Task set:
1. Which lines in the entries contain the string "Return"? Show each of them, treating uppercase and lowercase as different.
2. Carry on the review of Peraino's book on Lincoln's foreign policy from the point where it stops.
— Start Text block —
Few stones remain unturned within the voluminous historiography on Abraham Lincoln. Until recently, one such stone was the international Lincoln. Within the past decade, Jay Sexton and Richard Carwardine have illuminated the diplomatic and global cultural impact of the sixteenth president during and after his lifetime. Kevin Peraino deepens this burgeoning field in his study of Lincoln as a foreign-policy thinker and actor, Lincoln in the World. Using an impressive array of published and archival sources, Peraino argues that Lincoln was “one of America’s seminal foreign-policy presidents” (13). Though the Illinoisan spoke no language other than English and never left the United States, his ability to protect the crisis-laden Union and its interests from foreign threats enabled the postwar nation’s global “rise to power” (15).

According to Peraino, Lincoln achieved foreign-policy success because he pursued national interests in clear-eyed fashion. The president, as Peraino portrays him, was both a “principled idealist and a pragmatic realist” (55). Lincoln dreamed of an American economic empire free of European influence that could shape the world in its image. At the same time, however, he understood that idealistic ends required “coldly rational” means (128). In a world where Bismarckian realpolitik had replaced the orthodox moralistic order promulgated by the Concert of Europe, Lincoln believed that “rational self-interest” rather than “self-righteous crusading” should dictate foreign policy (128). He successfully pursued that interest and in the process built the institutions, such as a strong central government and an imperial presidency that would form the core of future American power.

Peraino explores Lincoln’s foreign policy through five chronological vignettes. After a brief first chapter examining then-congressman Lincoln’s opposition to the Mexican War in the 1840s, Peraino hits his stride discussing Lincoln’s pragmatic foreign policy during the Civil War. His second and third chapters cover the president’s respective conflicts with Secretary of State William Seward and British prime minister Lord Palmerston in 1861 and 1862. Peraino’s discussion of the Trent affair is especially well done. He deftly sketches the president’s strategic chess match against [End Page 190] the similarly pragmatic British leader. Peraino champions Lincoln’s choice of compromise with Palmerston in the short term, which avoided European intervention in the Civil War and thus enabled American power in the long term (5).
— End Text block —
— Start Entries shown —
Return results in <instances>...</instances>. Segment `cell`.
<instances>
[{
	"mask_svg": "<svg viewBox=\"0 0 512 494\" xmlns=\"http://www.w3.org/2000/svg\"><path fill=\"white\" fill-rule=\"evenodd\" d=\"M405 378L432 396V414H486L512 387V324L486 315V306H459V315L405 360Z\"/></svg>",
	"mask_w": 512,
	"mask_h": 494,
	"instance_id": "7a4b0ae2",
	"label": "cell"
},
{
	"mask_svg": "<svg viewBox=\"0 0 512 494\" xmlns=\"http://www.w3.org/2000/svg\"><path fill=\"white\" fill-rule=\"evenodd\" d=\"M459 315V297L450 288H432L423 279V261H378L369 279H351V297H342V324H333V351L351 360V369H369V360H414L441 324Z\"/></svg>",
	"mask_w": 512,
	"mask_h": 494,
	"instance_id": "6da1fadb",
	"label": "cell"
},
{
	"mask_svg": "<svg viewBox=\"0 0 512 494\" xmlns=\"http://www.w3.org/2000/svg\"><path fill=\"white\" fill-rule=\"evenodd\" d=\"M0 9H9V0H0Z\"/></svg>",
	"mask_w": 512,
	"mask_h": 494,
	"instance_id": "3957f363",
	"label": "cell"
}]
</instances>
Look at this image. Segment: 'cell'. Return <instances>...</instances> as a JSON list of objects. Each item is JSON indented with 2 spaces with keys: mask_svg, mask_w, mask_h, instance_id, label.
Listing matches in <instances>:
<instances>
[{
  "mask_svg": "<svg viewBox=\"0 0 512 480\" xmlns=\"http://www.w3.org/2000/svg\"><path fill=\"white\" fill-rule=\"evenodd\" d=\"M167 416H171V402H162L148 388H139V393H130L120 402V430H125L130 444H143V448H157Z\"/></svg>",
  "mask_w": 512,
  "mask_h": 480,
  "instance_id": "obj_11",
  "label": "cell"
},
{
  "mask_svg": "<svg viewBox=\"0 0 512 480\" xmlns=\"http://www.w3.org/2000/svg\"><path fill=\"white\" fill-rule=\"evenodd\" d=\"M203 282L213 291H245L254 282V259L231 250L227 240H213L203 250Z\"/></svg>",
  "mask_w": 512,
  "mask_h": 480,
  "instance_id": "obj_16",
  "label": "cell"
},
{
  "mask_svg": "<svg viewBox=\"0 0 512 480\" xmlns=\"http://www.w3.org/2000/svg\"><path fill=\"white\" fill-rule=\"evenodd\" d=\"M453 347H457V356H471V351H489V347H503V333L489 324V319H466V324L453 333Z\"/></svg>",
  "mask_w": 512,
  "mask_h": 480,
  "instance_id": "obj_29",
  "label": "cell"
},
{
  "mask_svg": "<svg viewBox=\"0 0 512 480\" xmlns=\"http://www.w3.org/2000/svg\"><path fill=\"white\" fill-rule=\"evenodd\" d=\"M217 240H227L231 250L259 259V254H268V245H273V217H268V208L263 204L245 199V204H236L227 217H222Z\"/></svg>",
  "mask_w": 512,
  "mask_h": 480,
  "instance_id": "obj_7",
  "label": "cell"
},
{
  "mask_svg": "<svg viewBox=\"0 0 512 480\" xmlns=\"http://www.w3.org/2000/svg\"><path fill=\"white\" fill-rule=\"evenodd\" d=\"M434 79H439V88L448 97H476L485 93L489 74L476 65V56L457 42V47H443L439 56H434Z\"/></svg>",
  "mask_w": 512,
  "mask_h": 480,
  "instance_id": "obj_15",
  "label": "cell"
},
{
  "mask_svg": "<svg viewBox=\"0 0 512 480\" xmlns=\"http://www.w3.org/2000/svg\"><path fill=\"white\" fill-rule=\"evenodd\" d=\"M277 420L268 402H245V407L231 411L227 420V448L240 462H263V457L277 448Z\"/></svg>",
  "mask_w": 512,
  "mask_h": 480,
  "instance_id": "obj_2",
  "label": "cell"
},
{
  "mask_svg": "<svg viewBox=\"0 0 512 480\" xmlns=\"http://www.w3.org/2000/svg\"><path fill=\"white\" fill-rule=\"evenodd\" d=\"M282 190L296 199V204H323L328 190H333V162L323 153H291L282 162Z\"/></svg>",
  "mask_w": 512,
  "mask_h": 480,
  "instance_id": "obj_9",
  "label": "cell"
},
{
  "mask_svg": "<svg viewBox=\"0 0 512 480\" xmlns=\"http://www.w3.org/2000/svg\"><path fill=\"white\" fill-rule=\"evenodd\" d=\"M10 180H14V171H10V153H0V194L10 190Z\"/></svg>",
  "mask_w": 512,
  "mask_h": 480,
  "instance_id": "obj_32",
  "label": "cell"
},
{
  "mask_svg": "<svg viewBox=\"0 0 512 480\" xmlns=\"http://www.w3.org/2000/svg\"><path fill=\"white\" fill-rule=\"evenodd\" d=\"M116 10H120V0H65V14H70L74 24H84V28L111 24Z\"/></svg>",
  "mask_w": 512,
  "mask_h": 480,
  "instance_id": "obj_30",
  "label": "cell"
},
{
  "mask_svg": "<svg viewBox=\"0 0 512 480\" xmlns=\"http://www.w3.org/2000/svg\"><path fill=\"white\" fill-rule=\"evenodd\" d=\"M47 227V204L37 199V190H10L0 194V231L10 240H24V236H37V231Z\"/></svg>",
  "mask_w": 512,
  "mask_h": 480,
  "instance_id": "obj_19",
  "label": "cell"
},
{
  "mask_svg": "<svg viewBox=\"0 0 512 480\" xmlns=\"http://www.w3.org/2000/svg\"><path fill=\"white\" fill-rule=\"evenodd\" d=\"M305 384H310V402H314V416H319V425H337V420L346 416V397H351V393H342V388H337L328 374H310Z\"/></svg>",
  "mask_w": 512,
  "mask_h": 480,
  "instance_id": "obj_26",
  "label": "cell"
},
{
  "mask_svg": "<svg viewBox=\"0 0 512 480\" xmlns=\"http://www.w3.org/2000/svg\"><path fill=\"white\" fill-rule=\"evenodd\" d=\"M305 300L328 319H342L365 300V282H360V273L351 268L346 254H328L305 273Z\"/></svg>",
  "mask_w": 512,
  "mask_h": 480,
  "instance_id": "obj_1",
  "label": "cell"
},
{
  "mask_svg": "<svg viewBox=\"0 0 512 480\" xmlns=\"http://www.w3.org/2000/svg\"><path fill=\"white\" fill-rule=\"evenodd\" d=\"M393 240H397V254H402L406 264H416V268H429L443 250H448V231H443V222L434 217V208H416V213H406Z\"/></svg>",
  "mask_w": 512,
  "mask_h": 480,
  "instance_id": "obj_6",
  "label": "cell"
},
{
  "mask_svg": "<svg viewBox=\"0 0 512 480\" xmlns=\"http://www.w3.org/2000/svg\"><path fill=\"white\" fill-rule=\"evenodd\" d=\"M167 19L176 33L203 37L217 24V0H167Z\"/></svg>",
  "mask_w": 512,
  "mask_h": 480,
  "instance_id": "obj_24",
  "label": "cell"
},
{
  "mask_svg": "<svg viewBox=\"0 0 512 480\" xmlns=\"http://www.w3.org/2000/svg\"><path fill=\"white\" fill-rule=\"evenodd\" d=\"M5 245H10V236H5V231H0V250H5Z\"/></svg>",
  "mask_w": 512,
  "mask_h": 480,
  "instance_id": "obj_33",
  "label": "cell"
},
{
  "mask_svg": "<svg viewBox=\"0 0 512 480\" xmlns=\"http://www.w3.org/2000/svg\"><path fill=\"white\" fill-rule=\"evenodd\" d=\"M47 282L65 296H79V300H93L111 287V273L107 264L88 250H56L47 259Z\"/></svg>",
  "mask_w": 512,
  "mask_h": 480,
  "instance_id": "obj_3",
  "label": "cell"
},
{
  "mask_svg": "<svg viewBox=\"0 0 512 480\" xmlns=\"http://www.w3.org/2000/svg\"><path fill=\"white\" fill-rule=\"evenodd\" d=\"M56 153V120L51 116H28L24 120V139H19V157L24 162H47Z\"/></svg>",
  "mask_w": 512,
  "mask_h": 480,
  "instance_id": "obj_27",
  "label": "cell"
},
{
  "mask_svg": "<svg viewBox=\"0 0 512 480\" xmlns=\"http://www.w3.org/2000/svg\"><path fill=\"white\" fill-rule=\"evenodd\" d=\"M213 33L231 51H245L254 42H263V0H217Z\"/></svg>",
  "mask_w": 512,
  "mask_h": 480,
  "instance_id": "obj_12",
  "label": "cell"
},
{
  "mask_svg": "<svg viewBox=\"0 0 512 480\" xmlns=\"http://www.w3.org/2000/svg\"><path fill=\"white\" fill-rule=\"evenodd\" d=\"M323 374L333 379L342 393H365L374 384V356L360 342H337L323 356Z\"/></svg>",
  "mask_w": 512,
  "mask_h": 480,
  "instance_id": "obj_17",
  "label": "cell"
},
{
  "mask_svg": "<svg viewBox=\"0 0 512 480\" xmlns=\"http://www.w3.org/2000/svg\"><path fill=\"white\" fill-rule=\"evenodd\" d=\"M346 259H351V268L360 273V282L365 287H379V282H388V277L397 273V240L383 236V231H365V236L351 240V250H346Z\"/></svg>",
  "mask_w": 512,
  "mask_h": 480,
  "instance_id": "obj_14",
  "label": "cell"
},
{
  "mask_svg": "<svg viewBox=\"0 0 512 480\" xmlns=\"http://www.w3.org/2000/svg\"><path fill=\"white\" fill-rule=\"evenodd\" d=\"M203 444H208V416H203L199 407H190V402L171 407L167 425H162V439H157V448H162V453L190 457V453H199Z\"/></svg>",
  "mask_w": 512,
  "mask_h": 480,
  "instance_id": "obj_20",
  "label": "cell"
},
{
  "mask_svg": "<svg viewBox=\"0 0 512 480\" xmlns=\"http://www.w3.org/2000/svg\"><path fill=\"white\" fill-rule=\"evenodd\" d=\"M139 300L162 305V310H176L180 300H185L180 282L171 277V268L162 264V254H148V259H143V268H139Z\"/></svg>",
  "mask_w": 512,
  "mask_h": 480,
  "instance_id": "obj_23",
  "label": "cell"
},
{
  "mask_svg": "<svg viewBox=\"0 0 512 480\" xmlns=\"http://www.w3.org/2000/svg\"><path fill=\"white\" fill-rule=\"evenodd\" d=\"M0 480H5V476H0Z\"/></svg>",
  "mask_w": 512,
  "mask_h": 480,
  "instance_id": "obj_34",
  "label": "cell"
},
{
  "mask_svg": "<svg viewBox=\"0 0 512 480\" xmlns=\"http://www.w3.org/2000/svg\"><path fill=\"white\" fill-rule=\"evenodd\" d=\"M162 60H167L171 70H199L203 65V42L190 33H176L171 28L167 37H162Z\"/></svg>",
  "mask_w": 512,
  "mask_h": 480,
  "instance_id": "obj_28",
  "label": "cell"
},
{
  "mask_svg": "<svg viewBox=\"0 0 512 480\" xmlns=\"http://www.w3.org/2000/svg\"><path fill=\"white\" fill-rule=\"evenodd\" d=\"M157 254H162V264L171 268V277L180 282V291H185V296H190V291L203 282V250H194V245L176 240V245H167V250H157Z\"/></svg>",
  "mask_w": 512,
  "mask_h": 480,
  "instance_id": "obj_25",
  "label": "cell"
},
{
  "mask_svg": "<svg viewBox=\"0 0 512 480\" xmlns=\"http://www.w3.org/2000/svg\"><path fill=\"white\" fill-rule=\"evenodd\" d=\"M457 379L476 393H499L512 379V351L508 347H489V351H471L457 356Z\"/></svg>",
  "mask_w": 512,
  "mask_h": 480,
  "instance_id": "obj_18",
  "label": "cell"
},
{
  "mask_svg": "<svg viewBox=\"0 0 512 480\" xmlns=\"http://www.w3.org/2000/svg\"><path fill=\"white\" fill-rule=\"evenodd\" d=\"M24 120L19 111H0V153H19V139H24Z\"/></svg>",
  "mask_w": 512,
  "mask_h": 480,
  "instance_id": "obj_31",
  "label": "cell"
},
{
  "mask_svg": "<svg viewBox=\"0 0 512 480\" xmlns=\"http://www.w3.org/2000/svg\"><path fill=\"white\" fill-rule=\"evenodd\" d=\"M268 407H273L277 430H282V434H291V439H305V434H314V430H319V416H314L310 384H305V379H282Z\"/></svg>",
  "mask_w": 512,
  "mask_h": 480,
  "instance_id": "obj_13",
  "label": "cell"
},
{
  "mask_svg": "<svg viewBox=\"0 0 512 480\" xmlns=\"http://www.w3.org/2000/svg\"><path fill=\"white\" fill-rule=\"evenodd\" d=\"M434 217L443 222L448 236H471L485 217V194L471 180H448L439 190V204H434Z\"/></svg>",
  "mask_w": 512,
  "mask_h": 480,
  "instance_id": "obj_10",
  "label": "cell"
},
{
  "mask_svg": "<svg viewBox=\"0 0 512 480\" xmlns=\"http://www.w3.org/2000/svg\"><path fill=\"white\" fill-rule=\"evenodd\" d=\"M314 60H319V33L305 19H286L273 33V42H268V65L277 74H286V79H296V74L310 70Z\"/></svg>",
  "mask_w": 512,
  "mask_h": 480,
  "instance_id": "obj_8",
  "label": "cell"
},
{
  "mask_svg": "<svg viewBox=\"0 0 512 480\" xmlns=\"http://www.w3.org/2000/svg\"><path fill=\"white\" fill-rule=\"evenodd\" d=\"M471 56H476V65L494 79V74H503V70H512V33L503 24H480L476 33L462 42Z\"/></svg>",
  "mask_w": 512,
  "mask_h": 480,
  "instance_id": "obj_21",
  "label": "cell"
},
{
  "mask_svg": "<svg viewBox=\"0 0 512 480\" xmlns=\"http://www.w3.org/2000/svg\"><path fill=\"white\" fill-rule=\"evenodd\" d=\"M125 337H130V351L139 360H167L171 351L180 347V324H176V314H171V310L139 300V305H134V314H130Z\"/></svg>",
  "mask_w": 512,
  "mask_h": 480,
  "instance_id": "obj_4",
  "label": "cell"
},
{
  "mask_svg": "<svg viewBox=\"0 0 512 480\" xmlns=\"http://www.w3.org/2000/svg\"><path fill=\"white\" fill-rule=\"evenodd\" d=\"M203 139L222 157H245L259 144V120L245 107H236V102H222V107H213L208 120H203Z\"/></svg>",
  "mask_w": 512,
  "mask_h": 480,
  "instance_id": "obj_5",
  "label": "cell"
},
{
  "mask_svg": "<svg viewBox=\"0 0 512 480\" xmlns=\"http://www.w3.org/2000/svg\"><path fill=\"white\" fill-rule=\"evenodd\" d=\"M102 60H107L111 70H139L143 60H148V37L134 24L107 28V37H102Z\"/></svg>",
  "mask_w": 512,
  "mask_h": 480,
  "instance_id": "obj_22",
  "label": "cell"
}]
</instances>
— End Entries shown —
Responses per task:
1.
Return results in <instances>...</instances>. Segment `cell`.
Look at this image. Segment: 'cell'. Return <instances>...</instances> as a JSON list of objects. Each item is JSON indented with 2 spaces with keys: mask_svg, mask_w, mask_h, instance_id, label.

2.
Peraino’s fourth chapter, his most original, discusses Lincoln’s appreciation of soft power. The president understood that modern tools of communication, such as the telegraph and the daily press, were powerful instruments in international competition. After Lincoln embraced emancipation in 1862—a now-familiar narrative that Peraino spends too much time rehashing—he worked to rally foreign audiences behind his reimagined war aim. Peraino casts Lincoln’s direct and indirect addresses to British workingmen as brilliant acts of political imagination. By communicating “new narratives” about the purpose of the Union war to the British public, the president extinguished the possibility of Anglo-French intervention (174). Peraino concludes with a thorough examination of Lincoln’s prevention of an American invasion of French-occupied Mexico in 1865—another tactical retreat in the face of European power that would, by giving the nation time to reunite, enable its later rise.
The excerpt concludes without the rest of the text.